Ordinarily mandamus does not lie if another remedy is available and adequate. State v. Archer, 163 Tex. 234, 353 S.W.2d 841 (1962); Brazos River Conservation District v. Belcher, 139 Tex. 368, 163 S.W.2d 183 (1942). In the situation at hand, such a remedy is available. Section 4(d)(2) of amended article 1995 expressly provides that a litigant who establishes on appeal that an improper venue determination was made in the court below is entitled to reversal of the judgment. Neither the delay in obtaining relief nor the added costs of a trial and of the appellate process makes this remedy inadequate. See Iley v. Hughes, 158 Tex. 362, 311 S.W.2d 648, 652 (1958).

Additionally, we note that section 4(d)(1) of amended article 1995 expressly provides that "[n]o interlocutory appeal shall lie" from a venue determination. To accede to relator's request for issuance of the writ of mandamus would be to allow what, in effect, amounts to an interlocutory appeal of the Jefferson County court's venue determination, *46 albeit in the guise of an original proceeding, despite a clear statutory directive to the contrary. This we decline to do.

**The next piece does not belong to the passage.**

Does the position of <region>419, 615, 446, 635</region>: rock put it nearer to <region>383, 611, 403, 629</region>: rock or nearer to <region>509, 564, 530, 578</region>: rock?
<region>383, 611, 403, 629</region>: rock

Accordingly, the writ will not issue.

NOTES

[1] [I]t is well to be mindful in plea of privilege cases that it is not strictly accurate to speak in terms of res judicata in instances where plaintiff takes a nonsuit before judgment, for the doctrine normally applies only when there has been a final judgment upon the merits of the matter concluded. Courts do so speak of it as a matter of convenience though the application of pertinent rules are really grounded upon a principle of policy.... Southwestern Investment Co. v. Gibson, 372 S.W.2d 754, 757 (Tex.Civ.App.—Fort Worth 1963, no writ).

[2] We need not address this question because we base our holding upon the pertinent provisions of amended article 1995 rather than upon the res judicata rule itself.

[3] We note that our holding conflicts with dicta in an opinion of the El Paso Court of Appeals indicating that mandamus would lie in such a situation. See Ramcon Corp. v. American Steel Building Co., 668 S.W.2d 459, 461 (Tex.App.—El Paso 1984, no writ).